• **DO THIS**
Rewrite the listing below, renaming every "brown rock" to "gray stone" and leaving all other text unchanged. Omit the pictures.

• **EXTRACTED MATERIAL**
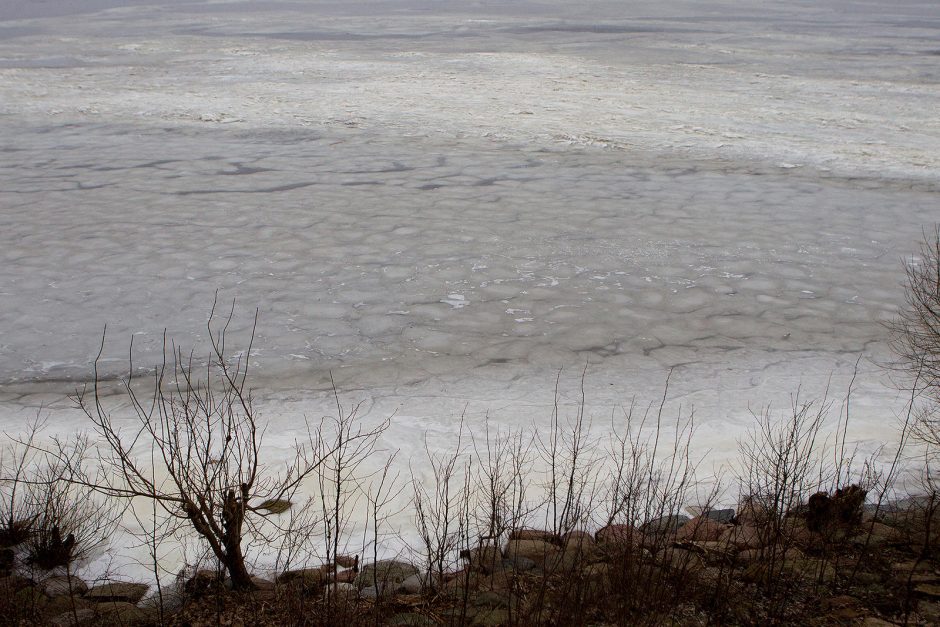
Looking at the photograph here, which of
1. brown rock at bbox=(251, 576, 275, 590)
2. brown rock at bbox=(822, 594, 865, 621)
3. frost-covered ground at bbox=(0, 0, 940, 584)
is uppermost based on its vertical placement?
frost-covered ground at bbox=(0, 0, 940, 584)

• **EXERCISE RESULT**
Looking at the photograph here, which of
1. gray stone at bbox=(251, 576, 275, 590)
2. gray stone at bbox=(822, 594, 865, 621)
3. frost-covered ground at bbox=(0, 0, 940, 584)
is uppermost based on its vertical placement?
frost-covered ground at bbox=(0, 0, 940, 584)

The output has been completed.